◆ **REQUIRED ACTION**: Should any entry look odd, write it out exactly anyway, along with all the rest.

◆ **EXERCISE MATERIAL**:
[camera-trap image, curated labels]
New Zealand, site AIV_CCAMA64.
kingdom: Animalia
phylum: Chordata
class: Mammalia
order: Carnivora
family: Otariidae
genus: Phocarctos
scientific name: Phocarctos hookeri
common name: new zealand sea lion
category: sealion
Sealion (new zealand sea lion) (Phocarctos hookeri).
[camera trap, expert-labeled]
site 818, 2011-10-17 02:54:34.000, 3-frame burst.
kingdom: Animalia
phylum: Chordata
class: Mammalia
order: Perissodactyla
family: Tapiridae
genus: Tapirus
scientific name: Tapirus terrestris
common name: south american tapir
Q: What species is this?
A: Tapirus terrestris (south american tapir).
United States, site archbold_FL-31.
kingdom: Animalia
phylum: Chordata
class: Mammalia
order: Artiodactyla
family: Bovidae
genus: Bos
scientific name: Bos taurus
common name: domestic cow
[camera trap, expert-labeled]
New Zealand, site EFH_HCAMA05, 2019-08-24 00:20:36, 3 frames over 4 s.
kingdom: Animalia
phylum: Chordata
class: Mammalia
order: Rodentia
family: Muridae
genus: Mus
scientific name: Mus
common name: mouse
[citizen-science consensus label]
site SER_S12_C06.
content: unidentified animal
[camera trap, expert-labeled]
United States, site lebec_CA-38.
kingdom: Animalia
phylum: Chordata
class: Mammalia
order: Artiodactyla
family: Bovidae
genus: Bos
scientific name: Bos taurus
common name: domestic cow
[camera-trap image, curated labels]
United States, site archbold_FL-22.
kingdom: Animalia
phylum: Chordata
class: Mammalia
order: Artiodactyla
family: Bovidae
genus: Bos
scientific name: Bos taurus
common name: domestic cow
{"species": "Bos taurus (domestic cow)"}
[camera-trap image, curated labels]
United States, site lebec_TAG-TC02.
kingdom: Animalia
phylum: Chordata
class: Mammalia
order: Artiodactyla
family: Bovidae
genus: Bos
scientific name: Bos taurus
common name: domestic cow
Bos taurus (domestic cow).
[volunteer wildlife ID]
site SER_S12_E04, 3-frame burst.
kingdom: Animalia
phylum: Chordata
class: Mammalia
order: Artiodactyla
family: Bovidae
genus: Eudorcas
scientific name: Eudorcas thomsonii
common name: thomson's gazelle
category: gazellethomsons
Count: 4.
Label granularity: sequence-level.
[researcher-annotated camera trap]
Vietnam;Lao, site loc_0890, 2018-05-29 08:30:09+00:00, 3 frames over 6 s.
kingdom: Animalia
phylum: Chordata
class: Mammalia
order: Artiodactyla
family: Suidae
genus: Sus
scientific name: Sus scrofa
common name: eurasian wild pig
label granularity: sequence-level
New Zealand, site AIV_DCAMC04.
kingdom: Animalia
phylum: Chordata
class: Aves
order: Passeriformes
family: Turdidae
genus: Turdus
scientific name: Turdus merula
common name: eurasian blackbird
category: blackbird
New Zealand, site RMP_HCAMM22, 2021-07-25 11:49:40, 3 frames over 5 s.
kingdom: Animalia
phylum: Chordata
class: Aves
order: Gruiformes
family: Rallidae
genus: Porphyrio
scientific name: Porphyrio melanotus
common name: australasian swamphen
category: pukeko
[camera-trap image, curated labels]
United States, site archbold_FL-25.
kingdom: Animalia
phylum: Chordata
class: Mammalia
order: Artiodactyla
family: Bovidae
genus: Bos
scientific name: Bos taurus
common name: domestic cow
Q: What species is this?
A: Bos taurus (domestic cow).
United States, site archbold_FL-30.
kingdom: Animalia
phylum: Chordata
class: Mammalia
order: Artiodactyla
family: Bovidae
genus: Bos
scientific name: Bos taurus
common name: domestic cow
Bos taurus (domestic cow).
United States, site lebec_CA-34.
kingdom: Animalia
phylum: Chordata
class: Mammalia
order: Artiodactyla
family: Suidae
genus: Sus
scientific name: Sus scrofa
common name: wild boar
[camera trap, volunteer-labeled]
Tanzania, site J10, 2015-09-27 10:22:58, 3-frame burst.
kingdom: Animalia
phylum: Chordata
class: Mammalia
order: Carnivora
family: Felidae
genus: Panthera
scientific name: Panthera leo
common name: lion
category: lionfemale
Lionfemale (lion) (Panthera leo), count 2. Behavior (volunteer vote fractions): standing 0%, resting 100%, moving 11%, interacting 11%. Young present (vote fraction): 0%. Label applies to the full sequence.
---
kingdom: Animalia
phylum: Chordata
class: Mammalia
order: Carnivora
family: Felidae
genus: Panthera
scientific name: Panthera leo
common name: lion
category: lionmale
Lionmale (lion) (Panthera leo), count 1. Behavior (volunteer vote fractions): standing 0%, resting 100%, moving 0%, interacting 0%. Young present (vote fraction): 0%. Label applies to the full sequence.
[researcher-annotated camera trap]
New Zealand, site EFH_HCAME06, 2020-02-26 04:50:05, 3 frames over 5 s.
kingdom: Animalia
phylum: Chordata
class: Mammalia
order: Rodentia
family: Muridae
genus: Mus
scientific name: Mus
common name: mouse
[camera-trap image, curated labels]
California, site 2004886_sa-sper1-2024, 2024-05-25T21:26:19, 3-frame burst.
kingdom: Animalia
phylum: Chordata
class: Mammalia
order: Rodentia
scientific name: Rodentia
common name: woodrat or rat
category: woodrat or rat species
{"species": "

◆ **OUTPUT BELOW**:
[camera-trap image, curated labels]
New Zealand, site AIV_CCAMA64.
kingdom: Animalia
phylum: Chordata
class: Mammalia
order: Carnivora
family: Otariidae
genus: Phocarctos
scientific name: Phocarctos hookeri
common name: new zealand sea lion
category: sealion
Sealion (new zealand sea lion) (Phocarctos hookeri).
[camera trap, expert-labeled]
site 818, 2011-10-17 02:54:34.000, 3-frame burst.
kingdom: Animalia
phylum: Chordata
class: Mammalia
order: Perissodactyla
family: Tapiridae
genus: Tapirus
scientific name: Tapirus terrestris
common name: south american tapir
Q: What species is this?
A: Tapirus terrestris (south american tapir).
United States, site archbold_FL-31.
kingdom: Animalia
phylum: Chordata
class: Mammalia
order: Artiodactyla
family: Bovidae
genus: Bos
scientific name: Bos taurus
common name: domestic cow
[camera trap, expert-labeled]
New Zealand, site EFH_HCAMA05, 2019-08-24 00:20:36, 3 frames over 4 s.
kingdom: Animalia
phylum: Chordata
class: Mammalia
order: Rodentia
family: Muridae
genus: Mus
scientific name: Mus
common name: mouse
[citizen-science consensus label]
site SER_S12_C06.
content: unidentified animal
[camera trap, expert-labeled]
United States, site lebec_CA-38.
kingdom: Animalia
phylum: Chordata
class: Mammalia
order: Artiodactyla
family: Bovidae
genus: Bos
scientific name: Bos taurus
common name: domestic cow
[camera-trap image, curated labels]
United States, site archbold_FL-22.
kingdom: Animalia
phylum: Chordata
class: Mammalia
order: Artiodactyla
family: Bovidae
genus: Bos
scientific name: Bos taurus
common name: domestic cow
{"species": "Bos taurus (domestic cow)"}
[camera-trap image, curated labels]
United States, site lebec_TAG-TC02.
kingdom: Animalia
phylum: Chordata
class: Mammalia
order: Artiodactyla
family: Bovidae
genus: Bos
scientific name: Bos taurus
common name: domestic cow
Bos taurus (domestic cow).
[volunteer wildlife ID]
site SER_S12_E04, 3-frame burst.
kingdom: Animalia
phylum: Chordata
class: Mammalia
order: Artiodactyla
family: Bovidae
genus: Eudorcas
scientific name: Eudorcas thomsonii
common name: thomson's gazelle
category: gazellethomsons
Count: 4.
Label granularity: sequence-level.
[researcher-annotated camera trap]
Vietnam;Lao, site loc_0890, 2018-05-29 08:30:09+00:00, 3 frames over 6 s.
kingdom: Animalia
phylum: Chordata
class: Mammalia
order: Artiodactyla
family: Suidae
genus: Sus
scientific name: Sus scrofa
common name: eurasian wild pig
label granularity: sequence-level
New Zealand, site AIV_DCAMC04.
kingdom: Animalia
phylum: Chordata
class: Aves
order: Passeriformes
family: Turdidae
genus: Turdus
scientific name: Turdus merula
common name: eurasian blackbird
category: blackbird
New Zealand, site RMP_HCAMM22, 2021-07-25 11:49:40, 3 frames over 5 s.
kingdom: Animalia
phylum: Chordata
class: Aves
order: Gruiformes
family: Rallidae
genus: Porphyrio
scientific name: Porphyrio melanotus
common name: australasian swamphen
category: pukeko
[camera-trap image, curated labels]
United States, site archbold_FL-25.
kingdom: Animalia
phylum: Chordata
class: Mammalia
order: Artiodactyla
family: Bovidae
genus: Bos
scientific name: Bos taurus
common name: domestic cow
Q: What species is this?
A: Bos taurus (domestic cow).
United States, site archbold_FL-30.
kingdom: Animalia
phylum: Chordata
class: Mammalia
order: Artiodactyla
family: Bovidae
genus: Bos
scientific name: Bos taurus
common name: domestic cow
Bos taurus (domestic cow).
United States, site lebec_CA-34.
kingdom: Animalia
phylum: Chordata
class: Mammalia
order: Artiodactyla
family: Suidae
genus: Sus
scientific name: Sus scrofa
common name: wild boar
[camera trap, volunteer-labeled]
Tanzania, site J10, 2015-09-27 10:22:58, 3-frame burst.
kingdom: Animalia
phylum: Chordata
class: Mammalia
order: Carnivora
family: Felidae
genus: Panthera
scientific name: Panthera leo
common name: lion
category: lionfemale
Lionfemale (lion) (Panthera leo), count 2. Behavior (volunteer vote fractions): standing 0%, resting 100%, moving 11%, interacting 11%. Young present (vote fraction): 0%. Label applies to the full sequence.
---
kingdom: Animalia
phylum: Chordata
class: Mammalia
order: Carnivora
family: Felidae
genus: Panthera
scientific name: Panthera leo
common name: lion
category: lionmale
Lionmale (lion) (Panthera leo), count 1. Behavior (volunteer vote fractions): standing 0%, resting 100%, moving 0%, interacting 0%. Young present (vote fraction): 0%. Label applies to the full sequence.
[researcher-annotated camera trap]
New Zealand, site EFH_HCAME06, 2020-02-26 04:50:05, 3 frames over 5 s.
kingdom: Animalia
phylum: Chordata
class: Mammalia
order: Rodentia
family: Muridae
genus: Mus
scientific name: Mus
common name: mouse
[camera-trap image, curated labels]
California, site 2004886_sa-sper1-2024, 2024-05-25T21:26:19, 3-frame burst.
kingdom: Animalia
phylum: Chordata
class: Mammalia
order: Rodentia
scientific name: Rodentia
common name: woodrat or rat
category: woodrat or rat species
{"species": "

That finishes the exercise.